Plain-text document sources:
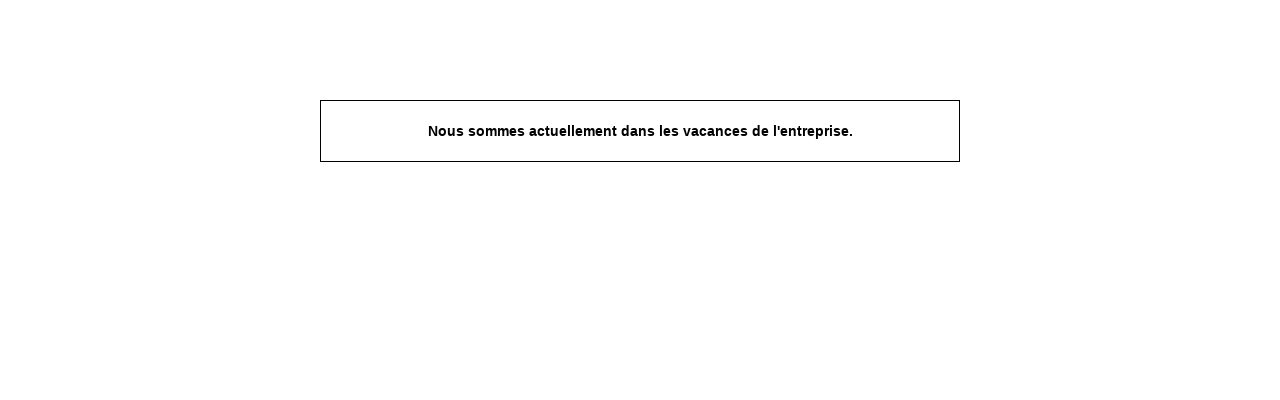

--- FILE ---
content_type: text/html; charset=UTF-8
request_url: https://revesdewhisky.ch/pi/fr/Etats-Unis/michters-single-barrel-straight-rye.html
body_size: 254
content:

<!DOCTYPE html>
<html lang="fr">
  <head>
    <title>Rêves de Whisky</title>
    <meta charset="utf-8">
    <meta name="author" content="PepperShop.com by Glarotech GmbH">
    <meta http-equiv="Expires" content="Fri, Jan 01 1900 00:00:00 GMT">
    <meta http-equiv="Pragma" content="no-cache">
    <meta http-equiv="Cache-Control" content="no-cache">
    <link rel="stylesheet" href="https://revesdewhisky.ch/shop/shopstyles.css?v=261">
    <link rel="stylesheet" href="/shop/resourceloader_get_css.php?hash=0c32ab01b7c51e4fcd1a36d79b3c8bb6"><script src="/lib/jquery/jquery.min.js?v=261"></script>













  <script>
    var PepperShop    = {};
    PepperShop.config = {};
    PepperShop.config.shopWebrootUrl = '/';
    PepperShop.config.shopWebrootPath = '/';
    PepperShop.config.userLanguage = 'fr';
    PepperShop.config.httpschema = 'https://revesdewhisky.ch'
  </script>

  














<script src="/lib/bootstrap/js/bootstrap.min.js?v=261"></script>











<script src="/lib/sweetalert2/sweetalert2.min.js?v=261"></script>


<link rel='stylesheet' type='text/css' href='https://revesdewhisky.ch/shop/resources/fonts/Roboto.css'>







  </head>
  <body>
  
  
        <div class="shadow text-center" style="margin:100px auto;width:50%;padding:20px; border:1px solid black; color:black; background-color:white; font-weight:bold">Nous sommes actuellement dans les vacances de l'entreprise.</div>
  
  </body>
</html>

---

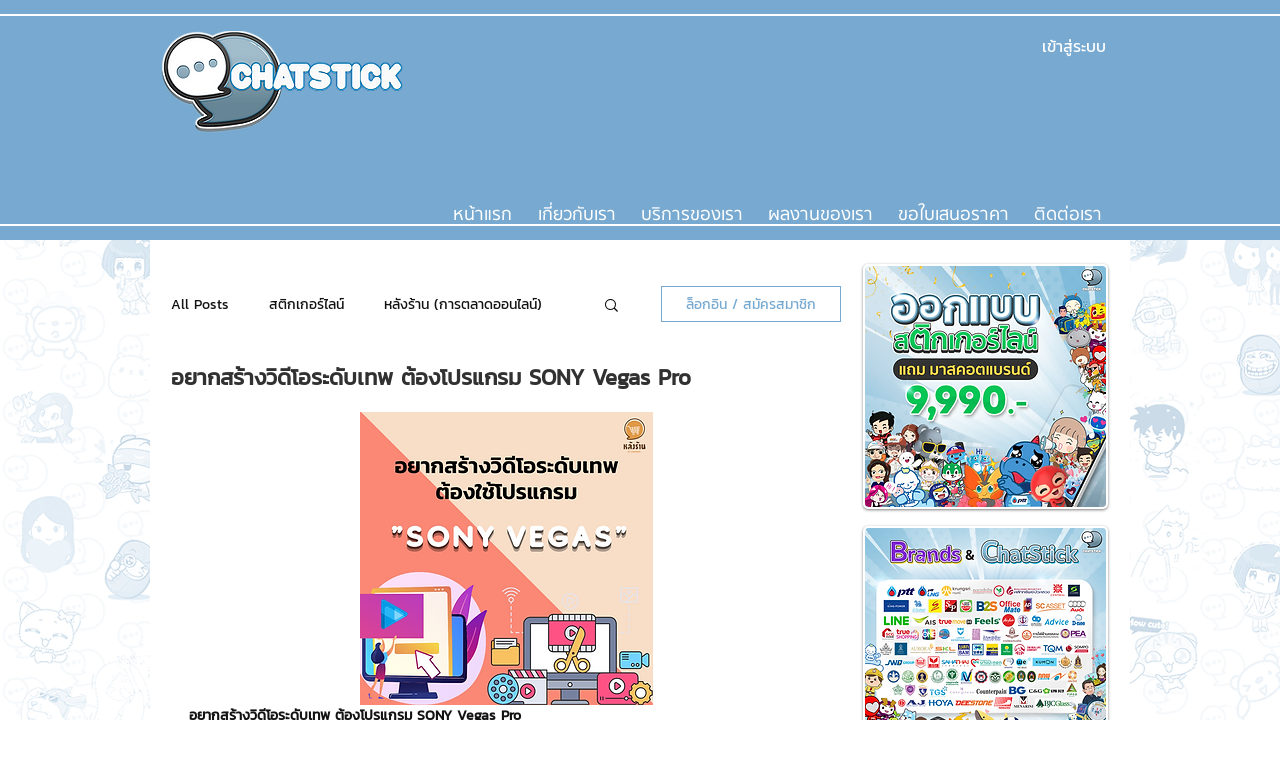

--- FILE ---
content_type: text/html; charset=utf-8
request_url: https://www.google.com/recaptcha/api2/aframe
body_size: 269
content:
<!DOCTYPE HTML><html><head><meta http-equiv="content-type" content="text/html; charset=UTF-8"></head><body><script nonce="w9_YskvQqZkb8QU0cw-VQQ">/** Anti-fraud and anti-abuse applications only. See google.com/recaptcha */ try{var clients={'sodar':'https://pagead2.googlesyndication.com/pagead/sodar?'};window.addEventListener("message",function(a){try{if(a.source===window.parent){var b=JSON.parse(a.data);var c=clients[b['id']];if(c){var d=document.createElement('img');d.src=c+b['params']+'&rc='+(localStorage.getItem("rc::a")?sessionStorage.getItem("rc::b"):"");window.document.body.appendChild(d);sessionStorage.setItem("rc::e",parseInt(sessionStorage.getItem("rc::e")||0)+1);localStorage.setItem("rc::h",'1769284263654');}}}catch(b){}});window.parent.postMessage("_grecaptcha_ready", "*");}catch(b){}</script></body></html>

--

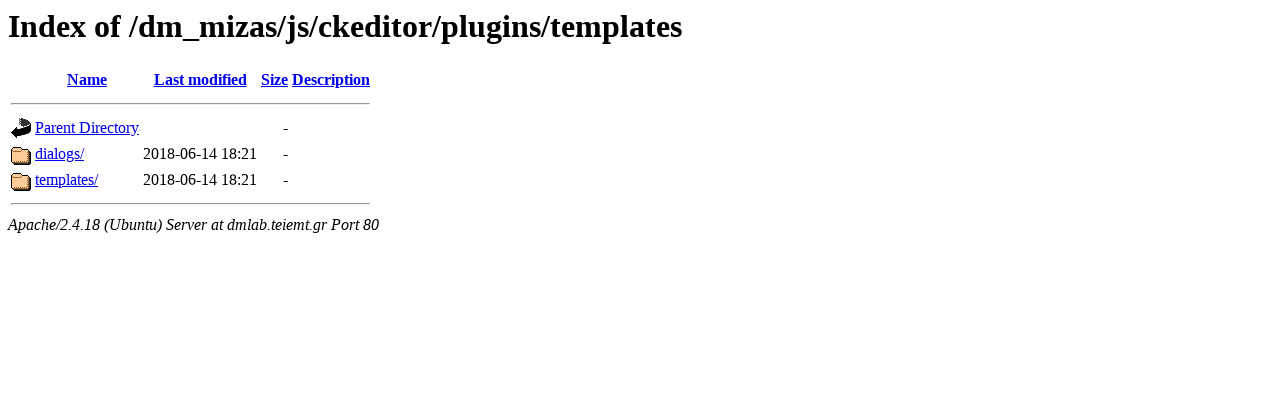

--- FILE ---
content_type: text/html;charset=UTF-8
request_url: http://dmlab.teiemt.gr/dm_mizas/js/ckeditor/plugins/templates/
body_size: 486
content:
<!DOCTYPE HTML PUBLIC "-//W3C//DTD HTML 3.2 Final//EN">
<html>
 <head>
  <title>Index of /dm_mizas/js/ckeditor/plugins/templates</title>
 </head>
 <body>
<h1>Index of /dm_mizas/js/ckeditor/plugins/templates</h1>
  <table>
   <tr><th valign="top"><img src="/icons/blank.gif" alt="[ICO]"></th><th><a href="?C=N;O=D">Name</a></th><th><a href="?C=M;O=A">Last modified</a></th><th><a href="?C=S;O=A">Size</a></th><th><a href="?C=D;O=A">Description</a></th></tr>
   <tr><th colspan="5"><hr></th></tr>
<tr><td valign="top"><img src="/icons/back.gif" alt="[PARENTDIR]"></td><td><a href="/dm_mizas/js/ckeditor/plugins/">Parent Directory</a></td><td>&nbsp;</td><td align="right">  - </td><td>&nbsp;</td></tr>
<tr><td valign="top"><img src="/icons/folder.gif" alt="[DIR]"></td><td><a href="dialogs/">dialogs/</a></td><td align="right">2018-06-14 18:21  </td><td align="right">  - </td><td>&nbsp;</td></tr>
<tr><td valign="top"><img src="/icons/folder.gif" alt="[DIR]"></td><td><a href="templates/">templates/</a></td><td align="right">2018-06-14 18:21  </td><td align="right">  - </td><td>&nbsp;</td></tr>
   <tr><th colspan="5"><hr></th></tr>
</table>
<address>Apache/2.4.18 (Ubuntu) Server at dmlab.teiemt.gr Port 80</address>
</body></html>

▸ **TASK INSTRUCTIONS**
Scan the data above; copy every line where "dmlab" appears.

▸ **EXPECTED OUTPUT**
request_url: http://dmlab.teiemt.gr/dm_mizas/js/ckeditor/plugins/templates/
<address>Apache/2.4.18 (Ubuntu) Server at dmlab.teiemt.gr Port 80</address>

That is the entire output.